§ What the exercise asks:
Copy out every line of the listing below without any changes.

§ Record excerpts:
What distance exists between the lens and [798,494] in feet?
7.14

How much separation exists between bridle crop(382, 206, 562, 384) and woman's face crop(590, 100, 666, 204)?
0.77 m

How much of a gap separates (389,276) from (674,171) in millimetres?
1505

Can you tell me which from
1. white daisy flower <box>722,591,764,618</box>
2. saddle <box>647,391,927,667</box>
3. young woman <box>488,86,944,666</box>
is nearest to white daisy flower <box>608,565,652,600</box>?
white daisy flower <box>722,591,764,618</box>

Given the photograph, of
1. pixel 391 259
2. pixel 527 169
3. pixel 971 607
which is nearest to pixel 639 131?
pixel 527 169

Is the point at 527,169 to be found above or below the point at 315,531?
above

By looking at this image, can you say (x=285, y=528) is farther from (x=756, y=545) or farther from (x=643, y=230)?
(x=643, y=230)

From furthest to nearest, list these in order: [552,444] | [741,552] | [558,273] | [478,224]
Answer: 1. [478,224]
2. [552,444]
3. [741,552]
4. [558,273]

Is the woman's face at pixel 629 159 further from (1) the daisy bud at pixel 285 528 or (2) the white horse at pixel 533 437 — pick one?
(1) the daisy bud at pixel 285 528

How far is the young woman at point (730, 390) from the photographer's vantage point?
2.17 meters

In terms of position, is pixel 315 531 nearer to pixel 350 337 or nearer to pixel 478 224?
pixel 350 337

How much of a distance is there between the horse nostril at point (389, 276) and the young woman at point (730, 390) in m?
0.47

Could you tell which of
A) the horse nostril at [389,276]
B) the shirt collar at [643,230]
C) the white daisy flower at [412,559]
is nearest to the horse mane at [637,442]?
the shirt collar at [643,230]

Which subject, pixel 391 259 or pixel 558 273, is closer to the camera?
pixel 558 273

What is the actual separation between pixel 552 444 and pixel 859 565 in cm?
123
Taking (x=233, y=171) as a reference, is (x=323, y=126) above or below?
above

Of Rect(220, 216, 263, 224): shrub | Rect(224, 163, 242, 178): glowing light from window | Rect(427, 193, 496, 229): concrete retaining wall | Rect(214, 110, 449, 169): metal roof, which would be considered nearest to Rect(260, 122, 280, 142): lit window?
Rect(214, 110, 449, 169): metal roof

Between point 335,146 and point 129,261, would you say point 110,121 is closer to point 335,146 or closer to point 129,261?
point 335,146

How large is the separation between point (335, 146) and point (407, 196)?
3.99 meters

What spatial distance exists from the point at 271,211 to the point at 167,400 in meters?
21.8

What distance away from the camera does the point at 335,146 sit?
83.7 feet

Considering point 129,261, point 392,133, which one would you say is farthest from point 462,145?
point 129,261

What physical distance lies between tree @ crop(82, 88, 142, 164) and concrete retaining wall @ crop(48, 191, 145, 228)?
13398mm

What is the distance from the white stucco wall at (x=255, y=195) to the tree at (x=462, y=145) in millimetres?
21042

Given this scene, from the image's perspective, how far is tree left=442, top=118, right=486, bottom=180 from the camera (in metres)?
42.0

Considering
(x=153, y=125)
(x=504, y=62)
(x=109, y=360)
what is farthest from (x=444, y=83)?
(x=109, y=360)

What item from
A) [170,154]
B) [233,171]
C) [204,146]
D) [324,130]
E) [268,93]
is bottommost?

§ Full answer:
What distance exists between the lens and [798,494] in feet?
7.14

How much separation exists between bridle crop(382, 206, 562, 384) and woman's face crop(590, 100, 666, 204)?
0.77 m

How much of a gap separates (389,276) from (674,171) in millimetres?
1505

Can you tell me which from
1. white daisy flower <box>722,591,764,618</box>
2. saddle <box>647,391,927,667</box>
3. young woman <box>488,86,944,666</box>
is nearest to white daisy flower <box>608,565,652,600</box>?
white daisy flower <box>722,591,764,618</box>

Given the photograph, of
1. pixel 391 259
2. pixel 527 169
3. pixel 971 607
which is nearest to pixel 639 131?
pixel 527 169

Is the point at 527,169 to be found above or below the point at 315,531?
above

By looking at this image, can you say (x=285, y=528) is farther from (x=756, y=545) or farther from (x=643, y=230)?
(x=643, y=230)

From furthest to nearest, list these in order: [552,444] | [741,552] | [558,273] | [478,224]
Answer: 1. [478,224]
2. [552,444]
3. [741,552]
4. [558,273]

Is the woman's face at pixel 629 159 further from (1) the daisy bud at pixel 285 528 or (2) the white horse at pixel 533 437 — pick one?
(1) the daisy bud at pixel 285 528

How far is the young woman at point (730, 390) from the photographer's vantage point?
2.17 meters

In terms of position, is pixel 315 531 nearer to pixel 350 337 or nearer to pixel 478 224?
pixel 350 337

How much of a distance is there between the horse nostril at point (389, 276) and the young woman at point (730, 390) in m?
0.47

Could you tell which of
A) the horse nostril at [389,276]
B) the shirt collar at [643,230]
C) the white daisy flower at [412,559]
is nearest to the horse mane at [637,442]?
the shirt collar at [643,230]

Which subject, pixel 391 259 or pixel 558 273, is closer to the camera?
pixel 558 273

What is the actual separation between pixel 552 444 and pixel 859 565 in cm?
123
Taking (x=233, y=171) as a reference, is (x=323, y=126) above or below?
above

Of Rect(220, 216, 263, 224): shrub | Rect(224, 163, 242, 178): glowing light from window | Rect(427, 193, 496, 229): concrete retaining wall | Rect(214, 110, 449, 169): metal roof, which would be considered nearest to Rect(260, 122, 280, 142): lit window?
Rect(214, 110, 449, 169): metal roof

Between point 335,146 and point 129,261, would you say point 110,121 is closer to point 335,146 or closer to point 129,261?
point 335,146

How large is the separation between point (335, 146) and point (407, 196)?
3.99 meters

What spatial distance exists from the point at 271,211 to the point at 167,400 in meters?
21.8

What distance away from the camera does the point at 335,146 sit?
83.7 feet

Considering point 129,261, point 392,133, which one would you say is farthest from point 462,145?
point 129,261

What physical distance lies between tree @ crop(82, 88, 142, 164) and concrete retaining wall @ crop(48, 191, 145, 228)?
13398mm

What is the distance from the white stucco wall at (x=255, y=195) to the tree at (x=462, y=145) in millimetres?
21042

Given this scene, from the image's perspective, how far is tree left=442, top=118, right=486, bottom=180 from the camera (in metres)?
42.0

Considering
(x=153, y=125)
(x=504, y=62)
(x=109, y=360)
what is farthest from (x=444, y=83)?
(x=109, y=360)

What item from
A) [170,154]
B) [233,171]
C) [204,146]
D) [324,130]
E) [268,93]
is bottommost?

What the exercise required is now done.